A CASE REPORT OF THYROTOXIC PERIODIC PARALYSIS
AN ENDOCRINE EMERGENCY CAUSE OF PARAPARESIS IN YOUNG ADULTS AND ITS REVIEW OF PATHOPHYSIOLOGY
DOI:
https://doi.org/10.15605/jafes.040.S1.078Keywords:
thyrotoxic periodic paralysis, Graves’ disease, hypokalaemia, muscle weakness, beta-blocker therapyAbstract
INTRODUCTION/BACKGROUND
Thyrotoxic periodic paralysis (TPP) is a potentially life-threatening clinical manifestation of thyrotoxicosis predominantly seen in those of Asian descent between the ages of 20 and 40 years. The attack is characterised by acute and reversible severe muscle weakness with hypokalemia that resolves with the treatment of hyperthyroidism.
CASE
A 22-year-old Chinese male with no previous medical illness presented to the emergency department with sudden onset bilateral lower limb weakness associated with intermittent palpitations for the past month. Lower limbs neurological examination revealed proximal muscle weakness but preserved tone, reflexes and sensation. There was a small diffuse goitre and fine tremors on the bilateral hands. He did not have features of thyroid eye disease or a thyroid bruit. Additionally, he denied any family history of thyroid disorders. Electrocardiogram showed sinus tachycardia, flattened T-waves and generalised U-waves. Laboratory assessments showed severe hypokalemia with a serum potassium level of less than 1.5 mmol/L (NR: 3.4–4.5). He was given intravenous potassium correction (KCl) twice (4 g in total) and 4 pints maintenance drips at 1.5 g KCl per pint. Thyroid function tests and TSH receptor antibodies were suggestive of Graves’ Disease. He was discharged home with carbimazole and propranolol and remains well after discharge.
CONCLUSION
Thyrotoxic periodic paralysis should be considered in the differential diagnosis of neuromuscular weakness in the context of hypokalaemia by the treating physicians.
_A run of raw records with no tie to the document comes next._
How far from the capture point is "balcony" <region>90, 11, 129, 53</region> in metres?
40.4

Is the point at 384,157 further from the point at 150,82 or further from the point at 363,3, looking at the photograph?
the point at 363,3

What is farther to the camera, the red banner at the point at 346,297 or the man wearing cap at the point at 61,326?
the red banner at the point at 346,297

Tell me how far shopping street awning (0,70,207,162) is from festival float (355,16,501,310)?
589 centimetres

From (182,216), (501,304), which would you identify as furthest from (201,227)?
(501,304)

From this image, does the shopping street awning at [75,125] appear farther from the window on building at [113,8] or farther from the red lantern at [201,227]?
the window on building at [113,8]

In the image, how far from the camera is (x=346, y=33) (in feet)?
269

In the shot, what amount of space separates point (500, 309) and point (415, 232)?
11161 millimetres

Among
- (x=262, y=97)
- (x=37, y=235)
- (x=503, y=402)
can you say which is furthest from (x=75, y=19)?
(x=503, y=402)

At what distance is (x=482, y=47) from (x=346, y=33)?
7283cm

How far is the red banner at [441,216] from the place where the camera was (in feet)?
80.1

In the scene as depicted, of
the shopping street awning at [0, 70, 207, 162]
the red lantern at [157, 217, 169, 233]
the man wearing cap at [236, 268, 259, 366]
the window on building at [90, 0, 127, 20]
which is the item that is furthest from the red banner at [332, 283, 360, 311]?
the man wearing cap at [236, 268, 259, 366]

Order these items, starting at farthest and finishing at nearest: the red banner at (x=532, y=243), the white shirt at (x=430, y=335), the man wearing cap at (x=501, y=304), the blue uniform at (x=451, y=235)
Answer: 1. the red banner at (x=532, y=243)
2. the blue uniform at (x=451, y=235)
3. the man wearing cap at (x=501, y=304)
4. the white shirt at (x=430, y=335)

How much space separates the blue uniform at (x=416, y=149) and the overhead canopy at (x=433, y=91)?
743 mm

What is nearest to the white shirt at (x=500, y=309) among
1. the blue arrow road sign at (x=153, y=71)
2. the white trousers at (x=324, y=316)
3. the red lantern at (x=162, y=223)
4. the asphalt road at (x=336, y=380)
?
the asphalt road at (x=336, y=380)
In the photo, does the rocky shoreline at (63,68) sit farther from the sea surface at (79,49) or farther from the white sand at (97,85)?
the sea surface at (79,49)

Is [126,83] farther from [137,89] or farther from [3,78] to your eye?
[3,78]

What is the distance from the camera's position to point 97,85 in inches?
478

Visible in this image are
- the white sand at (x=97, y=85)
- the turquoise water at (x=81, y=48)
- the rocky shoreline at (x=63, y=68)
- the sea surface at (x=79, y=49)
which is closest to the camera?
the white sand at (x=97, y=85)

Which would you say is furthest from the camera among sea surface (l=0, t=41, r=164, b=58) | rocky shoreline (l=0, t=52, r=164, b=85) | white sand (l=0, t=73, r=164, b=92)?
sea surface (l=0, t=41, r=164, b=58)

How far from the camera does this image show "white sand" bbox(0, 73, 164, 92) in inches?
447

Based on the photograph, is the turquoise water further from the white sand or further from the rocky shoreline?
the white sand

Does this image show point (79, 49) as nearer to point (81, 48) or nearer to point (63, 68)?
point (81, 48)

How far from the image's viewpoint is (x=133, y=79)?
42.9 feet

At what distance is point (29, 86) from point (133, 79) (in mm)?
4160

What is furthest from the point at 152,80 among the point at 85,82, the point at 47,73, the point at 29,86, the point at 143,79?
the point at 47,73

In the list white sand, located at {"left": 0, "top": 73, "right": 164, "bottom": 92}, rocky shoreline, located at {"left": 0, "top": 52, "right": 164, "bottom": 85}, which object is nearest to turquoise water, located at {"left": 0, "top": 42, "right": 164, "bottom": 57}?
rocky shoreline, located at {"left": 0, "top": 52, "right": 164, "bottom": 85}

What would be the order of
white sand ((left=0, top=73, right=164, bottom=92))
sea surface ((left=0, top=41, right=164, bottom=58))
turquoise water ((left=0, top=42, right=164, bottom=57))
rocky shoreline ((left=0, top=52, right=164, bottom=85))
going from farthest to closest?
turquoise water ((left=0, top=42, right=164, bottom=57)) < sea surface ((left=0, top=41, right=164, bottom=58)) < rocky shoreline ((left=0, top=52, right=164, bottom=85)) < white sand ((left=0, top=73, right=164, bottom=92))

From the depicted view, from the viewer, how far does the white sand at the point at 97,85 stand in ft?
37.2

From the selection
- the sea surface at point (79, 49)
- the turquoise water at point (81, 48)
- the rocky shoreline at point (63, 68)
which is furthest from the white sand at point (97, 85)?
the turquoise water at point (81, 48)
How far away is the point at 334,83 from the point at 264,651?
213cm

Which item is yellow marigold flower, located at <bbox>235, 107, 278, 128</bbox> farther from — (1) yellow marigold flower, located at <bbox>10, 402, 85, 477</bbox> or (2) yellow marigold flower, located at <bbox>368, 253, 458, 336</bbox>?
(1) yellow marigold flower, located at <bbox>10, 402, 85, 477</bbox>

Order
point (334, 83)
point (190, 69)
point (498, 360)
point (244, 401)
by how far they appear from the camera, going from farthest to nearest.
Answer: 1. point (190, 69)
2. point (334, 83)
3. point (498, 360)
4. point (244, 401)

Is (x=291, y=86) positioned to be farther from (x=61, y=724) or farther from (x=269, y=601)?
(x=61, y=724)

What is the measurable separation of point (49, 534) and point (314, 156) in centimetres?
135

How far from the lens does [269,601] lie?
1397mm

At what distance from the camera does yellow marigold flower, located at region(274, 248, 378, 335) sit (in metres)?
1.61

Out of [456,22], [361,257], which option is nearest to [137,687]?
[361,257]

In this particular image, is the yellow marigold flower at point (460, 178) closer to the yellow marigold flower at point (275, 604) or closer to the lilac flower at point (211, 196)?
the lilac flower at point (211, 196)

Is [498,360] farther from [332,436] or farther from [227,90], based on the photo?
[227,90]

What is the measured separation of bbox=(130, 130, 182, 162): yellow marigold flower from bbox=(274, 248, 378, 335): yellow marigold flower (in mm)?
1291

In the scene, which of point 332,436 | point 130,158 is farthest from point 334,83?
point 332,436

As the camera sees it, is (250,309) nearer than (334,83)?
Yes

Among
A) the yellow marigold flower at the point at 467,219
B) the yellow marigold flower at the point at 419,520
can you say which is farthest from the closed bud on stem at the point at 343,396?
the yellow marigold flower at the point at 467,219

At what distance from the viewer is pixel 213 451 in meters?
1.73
In TPP, hypokalaemia results from an intracellular shift of potassium induced by thyroid hormone sensitisation of the Na⁺/K⁺–ATPase pump, triggering muscle weakness and paralysis. The importance of prompt recognition, early diagnosis and treatment of the condition can prevent severe complications, such as cardiac dysrhythmia and respiratory failure. The addition of non-selective beta-blockers, such as propranolol, is utilised to treat and prevent paralytic attacks by mitigating hyperadrenergic activity and improving hypokalaemia.